Ruling out arbitrary cost copy construction?

[Andrei Alexandrescu]

On 10/6/10 16:38 CDT, Michel Fortin wrote:
> On 2010-10-06 16:14:58 -0400, Andrei Alexandrescu
> <SeeWebsiteForEmail at erdani.org> said:
>
>> On 10/6/10 13:59 CDT, Michel Fortin wrote:
>>> Could algorithms use "move" when possible (when "front" returns a ref)
>>> and do a copy when move isn't available? That'd be a good compromise I
>>> think.
>>>
>>> T tmp = moveOrCopy(r1.front);
>>> r1.front = moveOrCopy(r2.front);
>>> r2.front = moveOrCopy(tmp);
>>
>> Then problem is, people sort ranges of their own objects and are
>> amazed at the unbearable performance.
>
> I'll repeat myself in clearer terms:
>
> I agree with you that copy-constructor should be of linear complexity.

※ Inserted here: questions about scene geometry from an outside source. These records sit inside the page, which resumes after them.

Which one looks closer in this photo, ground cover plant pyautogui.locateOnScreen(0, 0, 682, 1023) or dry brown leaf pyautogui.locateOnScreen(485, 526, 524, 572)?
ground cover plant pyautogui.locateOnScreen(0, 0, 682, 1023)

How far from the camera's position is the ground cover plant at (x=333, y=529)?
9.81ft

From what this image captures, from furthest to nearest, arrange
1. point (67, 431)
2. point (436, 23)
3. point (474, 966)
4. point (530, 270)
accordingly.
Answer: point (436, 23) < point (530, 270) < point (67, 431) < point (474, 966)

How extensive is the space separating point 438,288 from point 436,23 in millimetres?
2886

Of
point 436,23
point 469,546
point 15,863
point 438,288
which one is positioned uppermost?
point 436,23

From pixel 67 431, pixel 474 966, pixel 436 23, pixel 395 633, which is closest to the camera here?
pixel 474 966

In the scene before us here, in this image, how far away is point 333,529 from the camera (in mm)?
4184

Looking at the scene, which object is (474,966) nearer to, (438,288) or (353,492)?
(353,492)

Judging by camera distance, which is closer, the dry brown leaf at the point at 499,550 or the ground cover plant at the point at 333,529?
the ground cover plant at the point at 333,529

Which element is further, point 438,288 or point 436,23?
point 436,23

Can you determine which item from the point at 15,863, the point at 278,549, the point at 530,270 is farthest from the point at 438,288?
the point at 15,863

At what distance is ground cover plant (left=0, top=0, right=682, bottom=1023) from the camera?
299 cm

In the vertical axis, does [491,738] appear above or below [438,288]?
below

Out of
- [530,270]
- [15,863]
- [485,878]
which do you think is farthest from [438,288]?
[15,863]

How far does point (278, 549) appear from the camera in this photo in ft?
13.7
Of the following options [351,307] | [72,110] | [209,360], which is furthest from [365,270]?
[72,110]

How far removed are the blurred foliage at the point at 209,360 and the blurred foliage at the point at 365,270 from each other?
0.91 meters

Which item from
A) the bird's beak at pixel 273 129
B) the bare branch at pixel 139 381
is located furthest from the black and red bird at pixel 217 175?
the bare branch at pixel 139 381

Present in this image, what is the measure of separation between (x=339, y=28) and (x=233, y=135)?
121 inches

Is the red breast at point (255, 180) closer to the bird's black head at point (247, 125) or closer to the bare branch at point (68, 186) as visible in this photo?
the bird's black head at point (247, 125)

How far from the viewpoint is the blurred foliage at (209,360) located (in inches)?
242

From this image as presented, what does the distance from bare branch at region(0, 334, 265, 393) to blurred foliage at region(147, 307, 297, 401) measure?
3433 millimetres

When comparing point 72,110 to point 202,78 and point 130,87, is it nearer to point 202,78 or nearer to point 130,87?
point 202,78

But I'm asking for constant complexity. We can only simplify if copy 
construction has no impact on overall complexity.

> I agree that you should use a copy when you can't do a move (when front
> doesn't return a ref).

But that makes it impossible for an algorithm to guarantee good 
complexities.

> I disagree that you should use a copy even when you can do a move (when
> front *does* return a ref).

Alright.

> Therefore, I suggest that you use "move" when you can (when front
> returns a ref) and fallback to a copy otherwise (when front doesn't
> return a ref). Hence "moveOrCopy", which moves when it can move and
> copies when it cannot move.
>
> How can this result in poorer performances than to always copy? It can
> only increase performance because you're copying less. (I understand
> that it was probably just a misunderstanding of my suggestion.)

It doesn't lead to poorer performance than copying. The only issue is 
that now you need to carry cost of copy everywhere as a possible 
term/factor. Also, many algorithms would approach things differently if 
the copy were O(n). This complicates, not simplifies, things.


Andrei